FETÖ’ye bağlı askerlerin başarısızlıkla sonuçlanan darbe girişimi, Pensilvanya’da yaşayan elebaşı Fetullah Gülen'in, Türkiye'ye iade edilmesi ihtimalini güçlendirdi. Ülkeyi, milleti, Cumhurbaşkanı Erdoğan'ı ve TBMM'yi hedef alan hain girişimin, FETÖ'nün eli kanlı bir terör örgütü olduğunu tartışmasız şekilde ortaya koyduğu ve bu gelişmenin ardından iade talebinin reddedilemeyeceği belirtiliyor. İki ülke arasındaki anlaşmaya göre, sadece siyasi içerikli düşünce suçlularıyla mali suçlar iade kapsamı dışında tutuluyor. İadesi istenen kişinin suça konu eylemleri, ‘terör’ veya ‘şiddet’ içeren boyuta evrilmişse, anlaşmanın sağladığı koruma kalkanı tamamen devre dışı kalıyor.
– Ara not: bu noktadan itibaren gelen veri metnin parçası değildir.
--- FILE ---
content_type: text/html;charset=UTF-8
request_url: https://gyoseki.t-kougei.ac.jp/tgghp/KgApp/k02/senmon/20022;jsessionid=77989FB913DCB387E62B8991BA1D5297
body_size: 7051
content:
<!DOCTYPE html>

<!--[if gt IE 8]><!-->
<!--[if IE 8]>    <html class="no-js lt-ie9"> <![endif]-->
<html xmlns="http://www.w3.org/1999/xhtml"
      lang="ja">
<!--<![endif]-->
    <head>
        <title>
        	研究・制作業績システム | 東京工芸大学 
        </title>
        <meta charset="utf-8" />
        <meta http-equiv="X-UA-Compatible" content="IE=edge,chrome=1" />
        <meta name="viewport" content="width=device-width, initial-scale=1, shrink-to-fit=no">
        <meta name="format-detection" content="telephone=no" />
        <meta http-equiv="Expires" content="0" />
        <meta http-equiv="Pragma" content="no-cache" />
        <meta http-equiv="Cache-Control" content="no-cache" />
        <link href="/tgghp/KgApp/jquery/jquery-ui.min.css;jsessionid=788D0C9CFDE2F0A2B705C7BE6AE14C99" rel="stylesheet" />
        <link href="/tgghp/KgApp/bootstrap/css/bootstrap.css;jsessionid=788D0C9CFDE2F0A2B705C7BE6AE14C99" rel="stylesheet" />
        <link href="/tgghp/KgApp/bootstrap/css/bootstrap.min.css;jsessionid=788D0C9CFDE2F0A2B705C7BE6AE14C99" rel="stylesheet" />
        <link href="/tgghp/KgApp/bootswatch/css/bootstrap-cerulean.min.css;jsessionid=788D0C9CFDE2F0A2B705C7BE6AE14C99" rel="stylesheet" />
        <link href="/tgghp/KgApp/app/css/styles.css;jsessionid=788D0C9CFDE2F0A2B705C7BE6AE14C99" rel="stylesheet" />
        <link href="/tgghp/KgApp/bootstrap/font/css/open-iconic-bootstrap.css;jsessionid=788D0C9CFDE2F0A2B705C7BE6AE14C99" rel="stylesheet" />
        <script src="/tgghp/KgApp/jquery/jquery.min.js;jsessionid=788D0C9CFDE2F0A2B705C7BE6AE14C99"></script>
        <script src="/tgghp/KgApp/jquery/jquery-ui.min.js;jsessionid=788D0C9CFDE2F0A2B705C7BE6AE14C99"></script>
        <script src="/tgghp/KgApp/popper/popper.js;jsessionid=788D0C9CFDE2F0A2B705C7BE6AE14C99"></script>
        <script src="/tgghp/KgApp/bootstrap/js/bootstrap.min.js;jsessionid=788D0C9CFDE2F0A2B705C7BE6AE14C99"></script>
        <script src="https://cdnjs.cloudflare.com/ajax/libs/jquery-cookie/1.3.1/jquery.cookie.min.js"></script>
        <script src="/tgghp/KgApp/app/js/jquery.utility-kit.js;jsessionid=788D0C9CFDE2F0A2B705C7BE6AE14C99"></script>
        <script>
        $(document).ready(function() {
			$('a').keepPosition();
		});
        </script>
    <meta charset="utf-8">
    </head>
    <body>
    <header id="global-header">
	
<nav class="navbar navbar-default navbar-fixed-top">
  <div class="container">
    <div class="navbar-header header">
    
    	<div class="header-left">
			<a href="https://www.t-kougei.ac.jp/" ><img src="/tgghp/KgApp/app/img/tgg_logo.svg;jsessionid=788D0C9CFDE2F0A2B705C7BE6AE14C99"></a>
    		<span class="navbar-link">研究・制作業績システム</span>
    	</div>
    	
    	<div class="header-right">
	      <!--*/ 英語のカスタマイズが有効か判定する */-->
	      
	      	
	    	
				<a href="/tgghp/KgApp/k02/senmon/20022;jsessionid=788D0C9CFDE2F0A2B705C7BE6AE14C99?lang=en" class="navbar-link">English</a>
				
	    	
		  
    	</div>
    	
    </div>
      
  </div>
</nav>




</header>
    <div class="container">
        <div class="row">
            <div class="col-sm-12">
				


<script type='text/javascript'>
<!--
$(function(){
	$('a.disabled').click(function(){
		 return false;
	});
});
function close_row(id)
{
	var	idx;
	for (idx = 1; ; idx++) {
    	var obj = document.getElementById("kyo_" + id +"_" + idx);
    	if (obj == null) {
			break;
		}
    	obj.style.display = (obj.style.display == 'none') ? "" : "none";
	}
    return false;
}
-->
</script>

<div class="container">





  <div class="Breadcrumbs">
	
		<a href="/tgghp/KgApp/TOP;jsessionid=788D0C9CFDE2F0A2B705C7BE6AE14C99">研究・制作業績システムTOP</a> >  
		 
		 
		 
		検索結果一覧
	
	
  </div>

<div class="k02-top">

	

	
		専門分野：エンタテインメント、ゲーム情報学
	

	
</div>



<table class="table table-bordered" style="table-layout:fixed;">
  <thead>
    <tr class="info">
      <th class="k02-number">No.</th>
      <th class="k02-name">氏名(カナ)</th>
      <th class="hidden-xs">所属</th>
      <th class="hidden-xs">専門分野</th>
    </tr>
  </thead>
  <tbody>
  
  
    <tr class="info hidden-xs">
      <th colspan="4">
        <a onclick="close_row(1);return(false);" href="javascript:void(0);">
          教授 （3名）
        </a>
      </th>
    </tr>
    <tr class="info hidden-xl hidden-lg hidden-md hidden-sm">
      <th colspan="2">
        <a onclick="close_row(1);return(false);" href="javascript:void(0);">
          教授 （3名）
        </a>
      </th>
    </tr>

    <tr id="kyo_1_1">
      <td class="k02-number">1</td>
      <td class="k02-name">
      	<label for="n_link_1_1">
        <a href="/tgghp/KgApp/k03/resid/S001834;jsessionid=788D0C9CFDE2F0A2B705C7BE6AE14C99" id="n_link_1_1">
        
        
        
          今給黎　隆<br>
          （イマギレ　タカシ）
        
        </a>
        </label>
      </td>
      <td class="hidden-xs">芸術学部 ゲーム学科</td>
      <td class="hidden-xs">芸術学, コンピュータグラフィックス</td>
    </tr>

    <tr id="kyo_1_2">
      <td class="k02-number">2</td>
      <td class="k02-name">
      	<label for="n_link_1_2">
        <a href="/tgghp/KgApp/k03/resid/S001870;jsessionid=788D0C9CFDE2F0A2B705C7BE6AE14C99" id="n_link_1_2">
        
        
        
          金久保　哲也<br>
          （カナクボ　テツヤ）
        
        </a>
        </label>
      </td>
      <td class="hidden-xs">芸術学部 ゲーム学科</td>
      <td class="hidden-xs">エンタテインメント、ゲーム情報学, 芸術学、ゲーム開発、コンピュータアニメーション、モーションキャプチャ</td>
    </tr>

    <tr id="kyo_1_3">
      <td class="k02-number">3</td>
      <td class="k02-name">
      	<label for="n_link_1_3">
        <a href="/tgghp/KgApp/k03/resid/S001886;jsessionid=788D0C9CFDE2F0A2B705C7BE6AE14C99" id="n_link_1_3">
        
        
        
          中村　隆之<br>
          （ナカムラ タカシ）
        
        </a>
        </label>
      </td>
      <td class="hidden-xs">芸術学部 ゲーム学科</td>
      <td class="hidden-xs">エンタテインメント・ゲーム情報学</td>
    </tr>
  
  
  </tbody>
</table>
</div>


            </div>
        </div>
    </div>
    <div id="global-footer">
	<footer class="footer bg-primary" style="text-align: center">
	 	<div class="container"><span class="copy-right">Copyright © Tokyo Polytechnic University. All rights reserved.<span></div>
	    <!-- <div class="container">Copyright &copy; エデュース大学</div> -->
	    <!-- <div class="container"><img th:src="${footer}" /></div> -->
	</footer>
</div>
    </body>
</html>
Suçun oluşumunda, ‘terör’ veya ‘cebir-şiddet’ unsuru varsa, taraflar ‘iade’ yükümlülüğüne uymak zorunda.
ÖRGÜTÜ OLDUĞU TESCİLLİ
FETÖ'ye bağlı askerlerin darbe kalkışması öncesi, Adalet Bakanlığı tarafından hazırlanan "iade talebi" dosyasında da, FETÖ'nün "cebir-şiddet" uyguladığı tespiti de yer alıyordu. Ayrıca, Erzincan'da sonuçlanan ve FETÖ'nün ‘terör örgütü’ olduğunu tescilleyen karar da, dosyaya girmişti. Ancak ABD'nin, çeşitli bahaneler öne sürerek ve hukuku dolanarak, ‘Fetullah Gülen'in iadesi’ talebini geri çevirebileceği ihtimali de güçlü bir olasılık olarak dillendiriliyordu. FETÖ'ye bağlı askerlerin, 15 Temmuz gecesi kalkıştığı Pensilvanya talimatlı ihanet girişimi, Türkiye ile ABD arasındaki anlaşmada yer alan "cebir-şiddet" şartının varlığını tartışmasız bir şekilde ortaya koymuş oldu.
HİÇBİR ENGEL KALMADI
Uçak, tank, top ve ağır silahların kullanıldığı ve 160'ın üzerinde vatandaşımızın şehit edildiği darbe girişiminin ardından, Türkiye'nin iade talebinin geri çevrilemeyeceği belirtiliyor. ABD'nin, FETÖ'nün bu girişimine rağmen ince hesaplarla "ret" yanıtı vermesi halinde, iki ülkenin ilişkilerinin ciddi şekilde zedeleneceği vurgulanıyor.